Okay. Well, thank you very much.

Operator

Operator

[Operator Instructions] Our next question comes from Matt Dhane of Tieton Capital

Matt Dhane

Analyst

Thank you. I wanted to ask about the – what appears to be an acceleration of inventory obsolescence. I was curious, would you expected to continue at these higher levels or even accelerate potential further here going forward?

Rick Wheeler

Analyst

Good question, Matt. Our expectation is that in this type of market if next year, fiscal year 2017 looks like fiscal 2016 we could experience this level of inventory obsolescence again.

Matt Dhane

Analyst

Okay.
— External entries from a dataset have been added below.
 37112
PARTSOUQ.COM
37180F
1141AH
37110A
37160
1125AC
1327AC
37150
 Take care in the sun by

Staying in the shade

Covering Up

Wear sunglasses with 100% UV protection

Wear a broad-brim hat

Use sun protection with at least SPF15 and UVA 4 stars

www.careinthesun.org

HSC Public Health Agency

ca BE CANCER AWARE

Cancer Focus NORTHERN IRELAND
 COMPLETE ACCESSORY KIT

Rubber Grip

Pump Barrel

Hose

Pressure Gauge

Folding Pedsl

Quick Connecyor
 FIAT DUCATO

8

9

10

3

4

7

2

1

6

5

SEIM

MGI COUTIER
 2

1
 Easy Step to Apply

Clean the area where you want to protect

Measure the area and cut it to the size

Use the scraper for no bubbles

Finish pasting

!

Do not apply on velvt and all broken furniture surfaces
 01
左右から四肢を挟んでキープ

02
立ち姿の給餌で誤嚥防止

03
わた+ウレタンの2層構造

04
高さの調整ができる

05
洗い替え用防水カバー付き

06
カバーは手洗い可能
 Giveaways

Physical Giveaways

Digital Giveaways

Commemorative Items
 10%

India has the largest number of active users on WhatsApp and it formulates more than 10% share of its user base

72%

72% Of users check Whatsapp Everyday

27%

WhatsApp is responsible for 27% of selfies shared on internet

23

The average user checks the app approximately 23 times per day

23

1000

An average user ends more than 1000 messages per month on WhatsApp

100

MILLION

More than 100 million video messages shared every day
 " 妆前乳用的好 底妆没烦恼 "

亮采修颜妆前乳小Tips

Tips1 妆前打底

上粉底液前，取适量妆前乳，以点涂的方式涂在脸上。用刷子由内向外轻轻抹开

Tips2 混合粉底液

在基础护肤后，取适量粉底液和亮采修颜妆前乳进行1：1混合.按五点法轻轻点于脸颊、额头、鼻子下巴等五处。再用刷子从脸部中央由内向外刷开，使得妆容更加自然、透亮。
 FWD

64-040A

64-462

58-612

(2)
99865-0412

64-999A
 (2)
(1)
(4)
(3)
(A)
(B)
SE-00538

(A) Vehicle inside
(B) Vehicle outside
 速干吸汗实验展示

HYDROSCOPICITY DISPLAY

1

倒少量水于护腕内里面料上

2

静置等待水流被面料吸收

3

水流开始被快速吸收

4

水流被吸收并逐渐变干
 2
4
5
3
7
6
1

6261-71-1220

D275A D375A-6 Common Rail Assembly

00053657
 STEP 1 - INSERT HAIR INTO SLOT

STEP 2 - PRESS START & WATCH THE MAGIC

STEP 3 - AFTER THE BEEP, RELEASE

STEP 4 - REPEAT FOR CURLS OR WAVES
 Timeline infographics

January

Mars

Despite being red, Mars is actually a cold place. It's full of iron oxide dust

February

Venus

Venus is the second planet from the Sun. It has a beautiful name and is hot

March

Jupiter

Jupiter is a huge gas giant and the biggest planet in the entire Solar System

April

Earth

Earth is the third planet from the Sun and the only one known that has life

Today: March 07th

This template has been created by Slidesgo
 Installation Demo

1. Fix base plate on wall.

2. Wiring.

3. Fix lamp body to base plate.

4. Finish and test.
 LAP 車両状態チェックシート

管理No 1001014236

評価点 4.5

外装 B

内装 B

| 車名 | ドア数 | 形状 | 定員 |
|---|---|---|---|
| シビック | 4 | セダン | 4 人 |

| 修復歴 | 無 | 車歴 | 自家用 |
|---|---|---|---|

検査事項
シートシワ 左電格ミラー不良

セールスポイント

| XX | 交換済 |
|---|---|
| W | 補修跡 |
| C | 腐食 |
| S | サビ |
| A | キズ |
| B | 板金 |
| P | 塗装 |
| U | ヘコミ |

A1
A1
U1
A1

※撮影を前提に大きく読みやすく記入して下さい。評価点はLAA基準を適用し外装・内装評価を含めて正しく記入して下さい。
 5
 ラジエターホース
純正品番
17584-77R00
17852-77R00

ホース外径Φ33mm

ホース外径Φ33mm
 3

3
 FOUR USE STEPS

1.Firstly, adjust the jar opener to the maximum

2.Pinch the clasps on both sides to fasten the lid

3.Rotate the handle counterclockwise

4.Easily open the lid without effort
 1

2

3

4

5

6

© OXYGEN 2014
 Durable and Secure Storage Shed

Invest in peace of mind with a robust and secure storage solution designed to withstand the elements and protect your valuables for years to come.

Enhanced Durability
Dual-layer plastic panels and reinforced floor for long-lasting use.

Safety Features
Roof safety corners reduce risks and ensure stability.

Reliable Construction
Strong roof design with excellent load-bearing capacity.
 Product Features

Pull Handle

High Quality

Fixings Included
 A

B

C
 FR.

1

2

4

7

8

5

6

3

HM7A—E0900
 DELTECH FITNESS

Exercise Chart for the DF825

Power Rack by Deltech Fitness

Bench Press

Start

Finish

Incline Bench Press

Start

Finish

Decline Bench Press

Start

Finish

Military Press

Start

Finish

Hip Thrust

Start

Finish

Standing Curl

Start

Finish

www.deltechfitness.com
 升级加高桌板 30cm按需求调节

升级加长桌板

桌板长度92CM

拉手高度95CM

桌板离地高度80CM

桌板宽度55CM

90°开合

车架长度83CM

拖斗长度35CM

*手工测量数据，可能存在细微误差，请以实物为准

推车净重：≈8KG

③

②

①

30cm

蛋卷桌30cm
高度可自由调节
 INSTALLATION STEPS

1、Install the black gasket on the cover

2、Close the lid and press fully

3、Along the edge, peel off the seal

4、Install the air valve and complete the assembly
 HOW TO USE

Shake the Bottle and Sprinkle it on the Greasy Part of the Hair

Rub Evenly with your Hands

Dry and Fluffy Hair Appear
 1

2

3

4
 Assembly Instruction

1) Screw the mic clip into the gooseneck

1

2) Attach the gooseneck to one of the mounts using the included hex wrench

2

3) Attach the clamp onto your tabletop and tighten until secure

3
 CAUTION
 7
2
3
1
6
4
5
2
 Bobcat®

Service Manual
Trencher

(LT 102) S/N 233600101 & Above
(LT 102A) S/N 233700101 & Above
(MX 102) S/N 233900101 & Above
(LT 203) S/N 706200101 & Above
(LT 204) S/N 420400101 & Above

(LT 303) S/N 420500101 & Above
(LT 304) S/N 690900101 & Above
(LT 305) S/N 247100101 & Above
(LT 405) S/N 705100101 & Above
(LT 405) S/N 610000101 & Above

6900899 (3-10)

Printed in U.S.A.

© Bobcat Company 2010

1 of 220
I wanted to shift to OBX rental contract. You said you expect that to go through Q1, does that imply your expense to last throughout the full first question or just part of it? And then secondarily is there potentially even extend into Q2 or beyond that potentially?

Rick Wheeler

Analyst

Well, we expected to go through full timeframe of the first quarter. There are always possibilities of an extension, but that's not some we're relying on or have real expectations of.

Matt Dhane

Analyst

Great. Thank you.

Operator

Operator

And at this time, I'd be happy to return the conference over to Mr. Rick Wheeler for any concluding remarks.

Rick Wheeler

Analyst

Well thanks, Leo. And thank to everyone that joined our conference call today and we appreciate it and we look forward to speaking with you during our fiscal year 2017's first quarter conference sometime in February. So thanks again and good bye.

Operator

Operator

Thank you. This does conclude today's conference call. Please disconnect your lines at this time and have a wonderful day.